→ Page extract
== == ==

You know when you have some important stuff to do, but you try so hard to find excuses and other things to do to postpone everything? Today, 28/01/2020, it's one of those days :)) So, I really wanted to loose some time and explore a little bit these new edge AI devices made by Google that are in my office.
In order to check their performance, I trained a very simple and dumb CNN (feel free to improve it) on the Rock-Paper-Scissor dataset and I made it run on a Coral Dev Board, a Raspberry 4 with the USB Coral Accelerator (connected to USB 3 port) and Raspberry 3 with the USB Coral Accelerator (USB 2 port). Note that the results on the USB Accelerator have been achieved installing the Edge TPU runtime with maximum operating frequency. The inference time is the mean value over 1000 predictions.
These are my results:
| Device | Inference Time [ms] | FPS |
|---|---|---|
| Coral Dev Board | 1.3 | 747 |
| Raspi 4 + USB Accelerator (USB 3) | 1.4 | 710 |
| Raspi 3 + USB Accelerator (USB 2) | 5.0 | 200 |
Side Note fsalv will be or is (depending on when you are reading) a contributor of this repository. He wants to improve it and make it ukulele friendly.
Clone this repository
git clone https://github.com/EscVM/RPS_with_Edge_TPUPython3 is required. I used TensorFlow 2.x for the training, but I uploaded also all converted and original weights. So, if you don't want to re-train the network you can simply use the inference code.
Install on the hosting device the following libraries to make the inference code work :
- opencv-python. N.B. We installed OpenCV4.0 on the Dev Board using this guide as reference.
- numpy
- TensorFlow Lite Interpreter. If you're using the Coral USB Accelerator with the Raspberry download ARM32.
N.B. If you are using the Dev Board, both the Interpreter and the EdgeTPU Compiler are already installed during OS flashing.
Open your terminal in the project folder and launch:
python3 rpc_webcam.pyEnjoy the network predicting the shape of your beautifull hands :)
As I already wrote in the introduction, I made this project very quickly to check the performance of my two Coral devices. So, I didn't spend time building a cool network. If you want to improve the CNN structure or using transfer learning to retrain your prefered architecture, in the project folder you can find the two jupyter notebook I used to train the network and convert from TensorFlow to TFLite. Then you have to use the TPU compiler to make your TFLite file TPU compatible. It's a long, but not difficult process. Here you can find a beutifull summary of the entire chain.

== == ==

Collected data:
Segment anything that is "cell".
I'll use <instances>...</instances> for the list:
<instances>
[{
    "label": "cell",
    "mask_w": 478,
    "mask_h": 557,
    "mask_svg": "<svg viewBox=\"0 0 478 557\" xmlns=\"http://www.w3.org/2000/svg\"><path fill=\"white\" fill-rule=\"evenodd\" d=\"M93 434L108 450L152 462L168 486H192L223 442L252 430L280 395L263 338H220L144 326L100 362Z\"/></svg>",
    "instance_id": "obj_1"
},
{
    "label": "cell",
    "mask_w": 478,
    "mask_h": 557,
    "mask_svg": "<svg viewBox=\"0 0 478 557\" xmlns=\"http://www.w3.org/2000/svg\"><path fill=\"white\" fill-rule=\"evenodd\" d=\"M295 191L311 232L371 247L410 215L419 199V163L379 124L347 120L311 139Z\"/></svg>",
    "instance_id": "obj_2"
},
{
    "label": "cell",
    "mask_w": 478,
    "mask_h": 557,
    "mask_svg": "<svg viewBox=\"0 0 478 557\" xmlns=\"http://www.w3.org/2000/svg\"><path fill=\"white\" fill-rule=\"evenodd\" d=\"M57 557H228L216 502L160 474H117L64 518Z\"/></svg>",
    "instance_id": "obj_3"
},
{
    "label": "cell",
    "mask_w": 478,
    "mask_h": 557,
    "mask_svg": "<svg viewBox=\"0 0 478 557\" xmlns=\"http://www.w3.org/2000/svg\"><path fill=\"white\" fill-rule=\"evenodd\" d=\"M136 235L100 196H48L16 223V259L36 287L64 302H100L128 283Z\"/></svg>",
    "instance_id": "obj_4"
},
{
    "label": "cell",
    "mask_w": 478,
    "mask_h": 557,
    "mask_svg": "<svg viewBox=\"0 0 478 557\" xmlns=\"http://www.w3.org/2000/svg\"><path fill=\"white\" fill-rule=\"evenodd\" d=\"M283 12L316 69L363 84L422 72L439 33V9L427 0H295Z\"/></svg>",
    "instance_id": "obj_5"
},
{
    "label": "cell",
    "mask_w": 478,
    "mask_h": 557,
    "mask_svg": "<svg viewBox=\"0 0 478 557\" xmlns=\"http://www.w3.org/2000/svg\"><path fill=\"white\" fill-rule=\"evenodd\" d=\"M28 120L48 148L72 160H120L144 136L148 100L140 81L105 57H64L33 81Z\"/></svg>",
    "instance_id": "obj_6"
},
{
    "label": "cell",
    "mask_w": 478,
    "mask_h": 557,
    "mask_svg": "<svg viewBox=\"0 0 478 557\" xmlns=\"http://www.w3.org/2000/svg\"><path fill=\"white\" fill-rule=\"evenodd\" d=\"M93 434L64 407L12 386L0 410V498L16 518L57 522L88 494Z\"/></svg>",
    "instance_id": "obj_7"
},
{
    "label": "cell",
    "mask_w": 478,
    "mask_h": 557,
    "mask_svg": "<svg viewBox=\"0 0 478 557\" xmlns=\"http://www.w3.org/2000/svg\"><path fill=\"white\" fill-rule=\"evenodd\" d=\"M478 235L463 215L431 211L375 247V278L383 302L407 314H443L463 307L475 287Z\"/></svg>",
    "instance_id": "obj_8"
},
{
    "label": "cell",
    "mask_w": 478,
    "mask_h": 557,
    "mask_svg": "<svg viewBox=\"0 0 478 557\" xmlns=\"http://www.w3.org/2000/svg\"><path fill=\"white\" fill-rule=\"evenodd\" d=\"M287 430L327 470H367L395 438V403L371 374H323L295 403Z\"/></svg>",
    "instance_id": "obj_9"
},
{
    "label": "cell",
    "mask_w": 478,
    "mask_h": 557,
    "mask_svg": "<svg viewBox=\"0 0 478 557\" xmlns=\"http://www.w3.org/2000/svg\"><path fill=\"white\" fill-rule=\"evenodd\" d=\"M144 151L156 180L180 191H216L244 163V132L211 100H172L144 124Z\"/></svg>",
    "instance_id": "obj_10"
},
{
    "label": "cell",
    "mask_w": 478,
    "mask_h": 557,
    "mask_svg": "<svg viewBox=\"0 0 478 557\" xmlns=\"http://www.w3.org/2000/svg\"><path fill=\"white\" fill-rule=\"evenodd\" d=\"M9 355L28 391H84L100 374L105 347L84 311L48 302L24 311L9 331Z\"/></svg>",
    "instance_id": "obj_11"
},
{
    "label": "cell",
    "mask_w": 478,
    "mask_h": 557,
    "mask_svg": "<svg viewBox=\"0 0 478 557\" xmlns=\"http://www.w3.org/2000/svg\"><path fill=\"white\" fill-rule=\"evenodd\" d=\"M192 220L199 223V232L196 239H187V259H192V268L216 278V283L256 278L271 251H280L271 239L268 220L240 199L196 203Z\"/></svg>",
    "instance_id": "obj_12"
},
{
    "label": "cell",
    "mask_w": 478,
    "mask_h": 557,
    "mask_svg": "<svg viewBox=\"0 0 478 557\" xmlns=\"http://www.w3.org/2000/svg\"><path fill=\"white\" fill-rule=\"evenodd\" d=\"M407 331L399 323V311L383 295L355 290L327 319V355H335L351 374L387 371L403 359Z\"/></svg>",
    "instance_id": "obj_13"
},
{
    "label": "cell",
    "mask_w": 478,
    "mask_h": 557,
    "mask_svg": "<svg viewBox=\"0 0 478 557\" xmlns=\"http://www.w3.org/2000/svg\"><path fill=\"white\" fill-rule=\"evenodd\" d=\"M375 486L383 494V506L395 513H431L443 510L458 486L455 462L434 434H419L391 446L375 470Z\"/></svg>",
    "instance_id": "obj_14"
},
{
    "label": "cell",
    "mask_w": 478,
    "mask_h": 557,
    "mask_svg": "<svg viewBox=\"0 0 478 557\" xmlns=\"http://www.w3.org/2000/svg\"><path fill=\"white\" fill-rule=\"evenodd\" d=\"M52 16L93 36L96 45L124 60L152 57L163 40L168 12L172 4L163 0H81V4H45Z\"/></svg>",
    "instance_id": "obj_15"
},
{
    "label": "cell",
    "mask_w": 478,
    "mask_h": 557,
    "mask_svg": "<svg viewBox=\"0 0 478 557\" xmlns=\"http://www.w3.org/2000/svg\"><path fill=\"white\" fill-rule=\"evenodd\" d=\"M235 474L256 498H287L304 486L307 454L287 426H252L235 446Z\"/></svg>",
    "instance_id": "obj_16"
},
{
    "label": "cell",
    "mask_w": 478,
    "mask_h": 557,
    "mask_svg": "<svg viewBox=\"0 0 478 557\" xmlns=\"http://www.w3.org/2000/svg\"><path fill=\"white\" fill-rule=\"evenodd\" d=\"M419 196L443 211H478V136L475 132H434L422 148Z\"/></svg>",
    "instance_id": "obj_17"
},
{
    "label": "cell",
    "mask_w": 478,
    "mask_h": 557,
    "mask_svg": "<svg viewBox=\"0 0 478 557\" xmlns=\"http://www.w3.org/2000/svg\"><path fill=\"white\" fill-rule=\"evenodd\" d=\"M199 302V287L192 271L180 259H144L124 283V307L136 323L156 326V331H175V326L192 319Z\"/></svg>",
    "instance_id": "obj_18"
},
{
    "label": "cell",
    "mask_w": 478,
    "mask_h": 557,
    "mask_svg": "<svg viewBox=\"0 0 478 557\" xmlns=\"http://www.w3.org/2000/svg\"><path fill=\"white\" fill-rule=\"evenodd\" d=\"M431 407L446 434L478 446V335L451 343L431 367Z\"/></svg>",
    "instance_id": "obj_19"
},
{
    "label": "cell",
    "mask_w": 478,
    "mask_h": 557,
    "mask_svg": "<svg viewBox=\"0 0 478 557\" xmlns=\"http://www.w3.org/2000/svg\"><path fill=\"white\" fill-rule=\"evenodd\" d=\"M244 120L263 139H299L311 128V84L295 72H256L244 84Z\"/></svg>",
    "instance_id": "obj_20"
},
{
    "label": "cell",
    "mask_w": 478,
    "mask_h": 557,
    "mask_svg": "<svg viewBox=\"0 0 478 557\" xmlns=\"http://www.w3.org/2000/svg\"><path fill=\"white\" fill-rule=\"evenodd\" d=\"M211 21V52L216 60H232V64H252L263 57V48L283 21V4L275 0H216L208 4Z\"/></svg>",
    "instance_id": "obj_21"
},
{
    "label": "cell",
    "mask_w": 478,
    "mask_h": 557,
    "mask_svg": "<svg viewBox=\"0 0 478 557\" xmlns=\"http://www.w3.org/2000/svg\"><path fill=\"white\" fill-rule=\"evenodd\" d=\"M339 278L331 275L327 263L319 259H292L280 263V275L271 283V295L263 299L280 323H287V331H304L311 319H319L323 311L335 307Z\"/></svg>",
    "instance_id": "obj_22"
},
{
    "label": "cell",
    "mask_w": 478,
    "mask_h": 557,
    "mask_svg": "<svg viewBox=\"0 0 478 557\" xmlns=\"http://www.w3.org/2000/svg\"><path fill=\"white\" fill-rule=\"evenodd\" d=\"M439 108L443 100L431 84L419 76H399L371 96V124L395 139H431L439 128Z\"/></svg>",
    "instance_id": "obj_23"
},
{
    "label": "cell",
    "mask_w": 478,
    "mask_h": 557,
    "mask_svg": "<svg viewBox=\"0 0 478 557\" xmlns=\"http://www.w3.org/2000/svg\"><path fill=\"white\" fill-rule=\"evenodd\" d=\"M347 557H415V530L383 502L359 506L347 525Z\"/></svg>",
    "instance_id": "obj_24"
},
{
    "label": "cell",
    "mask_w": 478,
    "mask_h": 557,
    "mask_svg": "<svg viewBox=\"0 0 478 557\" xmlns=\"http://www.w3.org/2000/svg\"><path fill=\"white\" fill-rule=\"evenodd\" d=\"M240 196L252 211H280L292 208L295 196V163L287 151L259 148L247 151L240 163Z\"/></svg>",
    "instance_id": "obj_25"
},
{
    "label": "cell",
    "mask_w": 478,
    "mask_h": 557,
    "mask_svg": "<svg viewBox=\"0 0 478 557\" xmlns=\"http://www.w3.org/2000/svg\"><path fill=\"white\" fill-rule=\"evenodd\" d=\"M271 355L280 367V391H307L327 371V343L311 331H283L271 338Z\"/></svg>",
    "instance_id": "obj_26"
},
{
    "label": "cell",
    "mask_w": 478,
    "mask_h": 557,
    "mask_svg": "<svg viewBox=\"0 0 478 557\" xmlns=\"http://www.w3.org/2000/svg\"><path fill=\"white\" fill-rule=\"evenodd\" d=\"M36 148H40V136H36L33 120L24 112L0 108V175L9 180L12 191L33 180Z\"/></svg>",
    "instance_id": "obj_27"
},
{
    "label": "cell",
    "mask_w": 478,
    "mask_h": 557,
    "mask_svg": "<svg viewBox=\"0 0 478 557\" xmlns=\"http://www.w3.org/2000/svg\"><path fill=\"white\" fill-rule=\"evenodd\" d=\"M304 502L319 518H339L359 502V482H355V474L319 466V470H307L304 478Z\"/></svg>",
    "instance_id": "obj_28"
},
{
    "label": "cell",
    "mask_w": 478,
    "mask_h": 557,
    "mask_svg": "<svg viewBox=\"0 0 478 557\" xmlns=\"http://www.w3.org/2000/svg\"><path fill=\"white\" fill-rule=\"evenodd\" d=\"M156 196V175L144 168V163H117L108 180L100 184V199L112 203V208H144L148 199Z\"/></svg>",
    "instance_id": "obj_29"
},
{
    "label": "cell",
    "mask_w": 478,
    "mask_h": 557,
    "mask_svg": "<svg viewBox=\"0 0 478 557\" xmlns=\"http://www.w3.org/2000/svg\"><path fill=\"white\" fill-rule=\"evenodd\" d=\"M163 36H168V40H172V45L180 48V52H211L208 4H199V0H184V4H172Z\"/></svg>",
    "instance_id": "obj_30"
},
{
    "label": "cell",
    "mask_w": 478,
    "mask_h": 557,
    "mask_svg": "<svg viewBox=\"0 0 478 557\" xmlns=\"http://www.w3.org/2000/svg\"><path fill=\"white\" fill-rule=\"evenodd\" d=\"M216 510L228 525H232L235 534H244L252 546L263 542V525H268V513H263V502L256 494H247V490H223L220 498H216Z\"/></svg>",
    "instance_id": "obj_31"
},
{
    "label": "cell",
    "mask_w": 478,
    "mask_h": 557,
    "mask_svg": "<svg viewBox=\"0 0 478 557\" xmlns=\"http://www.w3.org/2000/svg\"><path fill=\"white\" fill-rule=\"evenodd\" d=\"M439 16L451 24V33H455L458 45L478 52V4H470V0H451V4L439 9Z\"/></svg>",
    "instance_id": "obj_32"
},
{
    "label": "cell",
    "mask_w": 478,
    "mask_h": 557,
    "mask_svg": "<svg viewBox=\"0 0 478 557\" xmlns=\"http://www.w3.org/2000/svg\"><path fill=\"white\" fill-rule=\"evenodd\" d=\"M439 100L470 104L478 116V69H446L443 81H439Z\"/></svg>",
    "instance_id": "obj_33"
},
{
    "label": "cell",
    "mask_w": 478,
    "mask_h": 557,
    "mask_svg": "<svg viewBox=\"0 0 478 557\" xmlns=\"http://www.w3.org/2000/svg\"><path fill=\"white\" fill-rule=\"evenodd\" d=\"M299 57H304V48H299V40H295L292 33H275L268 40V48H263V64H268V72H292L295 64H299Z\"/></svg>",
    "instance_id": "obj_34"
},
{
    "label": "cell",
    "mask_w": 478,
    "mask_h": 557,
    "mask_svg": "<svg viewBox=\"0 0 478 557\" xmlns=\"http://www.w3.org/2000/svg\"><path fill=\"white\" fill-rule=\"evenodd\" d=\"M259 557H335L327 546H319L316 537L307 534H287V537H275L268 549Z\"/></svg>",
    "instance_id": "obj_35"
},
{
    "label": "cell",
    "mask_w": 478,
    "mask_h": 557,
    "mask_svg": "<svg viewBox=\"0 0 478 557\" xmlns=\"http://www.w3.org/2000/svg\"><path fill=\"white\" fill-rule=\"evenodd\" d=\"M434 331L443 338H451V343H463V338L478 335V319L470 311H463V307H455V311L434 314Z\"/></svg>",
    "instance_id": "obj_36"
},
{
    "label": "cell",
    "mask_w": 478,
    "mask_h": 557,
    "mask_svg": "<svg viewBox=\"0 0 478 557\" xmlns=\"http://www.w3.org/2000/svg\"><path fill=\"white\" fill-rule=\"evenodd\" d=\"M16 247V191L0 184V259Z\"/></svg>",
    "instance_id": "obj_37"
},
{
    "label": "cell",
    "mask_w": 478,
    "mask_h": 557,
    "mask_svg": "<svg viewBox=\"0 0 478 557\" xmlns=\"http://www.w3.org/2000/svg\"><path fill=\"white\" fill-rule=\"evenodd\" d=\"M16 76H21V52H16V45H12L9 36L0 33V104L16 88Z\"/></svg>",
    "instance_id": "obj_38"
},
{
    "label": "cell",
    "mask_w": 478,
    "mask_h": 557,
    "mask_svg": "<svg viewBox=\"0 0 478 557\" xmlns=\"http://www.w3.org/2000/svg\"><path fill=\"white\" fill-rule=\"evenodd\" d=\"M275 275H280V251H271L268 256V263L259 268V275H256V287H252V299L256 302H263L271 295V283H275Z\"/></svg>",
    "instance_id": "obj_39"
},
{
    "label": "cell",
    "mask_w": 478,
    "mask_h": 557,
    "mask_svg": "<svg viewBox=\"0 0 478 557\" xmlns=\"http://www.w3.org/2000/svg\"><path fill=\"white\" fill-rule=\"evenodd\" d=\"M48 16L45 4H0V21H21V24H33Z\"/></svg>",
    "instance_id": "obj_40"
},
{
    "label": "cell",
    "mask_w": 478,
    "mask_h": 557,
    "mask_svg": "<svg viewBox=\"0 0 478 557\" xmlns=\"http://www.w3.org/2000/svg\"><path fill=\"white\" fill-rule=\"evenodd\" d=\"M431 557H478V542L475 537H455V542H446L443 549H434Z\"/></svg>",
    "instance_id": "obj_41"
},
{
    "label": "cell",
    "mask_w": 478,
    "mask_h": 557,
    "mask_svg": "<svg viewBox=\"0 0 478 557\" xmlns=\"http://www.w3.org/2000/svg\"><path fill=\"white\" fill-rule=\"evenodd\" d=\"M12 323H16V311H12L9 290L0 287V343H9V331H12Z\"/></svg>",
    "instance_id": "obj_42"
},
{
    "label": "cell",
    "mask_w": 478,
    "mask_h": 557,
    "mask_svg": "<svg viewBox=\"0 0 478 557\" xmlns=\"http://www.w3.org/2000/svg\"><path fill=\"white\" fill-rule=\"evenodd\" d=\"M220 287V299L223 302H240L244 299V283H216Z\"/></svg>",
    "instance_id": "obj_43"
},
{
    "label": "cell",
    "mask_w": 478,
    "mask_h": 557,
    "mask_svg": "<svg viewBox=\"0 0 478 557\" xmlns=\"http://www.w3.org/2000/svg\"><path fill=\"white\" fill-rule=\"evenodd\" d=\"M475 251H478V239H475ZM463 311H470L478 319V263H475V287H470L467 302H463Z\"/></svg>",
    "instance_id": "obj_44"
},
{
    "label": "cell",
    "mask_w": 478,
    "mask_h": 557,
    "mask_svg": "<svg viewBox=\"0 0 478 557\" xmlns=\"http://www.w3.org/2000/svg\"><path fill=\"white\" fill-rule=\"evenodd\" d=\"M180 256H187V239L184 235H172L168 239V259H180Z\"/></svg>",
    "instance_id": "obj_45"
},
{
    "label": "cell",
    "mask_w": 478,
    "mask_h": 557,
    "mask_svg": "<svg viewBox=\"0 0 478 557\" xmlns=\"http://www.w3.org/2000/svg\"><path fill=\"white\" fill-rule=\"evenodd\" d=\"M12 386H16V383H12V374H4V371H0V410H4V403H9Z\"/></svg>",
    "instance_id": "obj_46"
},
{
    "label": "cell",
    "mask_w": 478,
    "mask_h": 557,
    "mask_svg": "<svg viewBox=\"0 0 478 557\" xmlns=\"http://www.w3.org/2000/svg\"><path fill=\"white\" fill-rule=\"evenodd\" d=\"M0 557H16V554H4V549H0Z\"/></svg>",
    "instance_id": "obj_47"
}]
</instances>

== == ==

→ Task description
Copy the Coral benchmark page starting at "In order to" and ending at "over 1000 predictions.", and replace "dumb" with "basic". These records come from a separate source.

→ Response area
In order to check their performance, I trained a very simple and basic CNN (feel free to improve it) on the Rock-Paper-Scissor dataset and I made it run on a Coral Dev Board, a Raspberry 4 with the USB Coral Accelerator (connected to USB 3 port) and Raspberry 3 with the USB Coral Accelerator (USB 2 port). Note that the results on the USB Accelerator have been achieved installing the Edge TPU runtime with maximum operating frequency. The inference time is the mean value over 1000 predictions.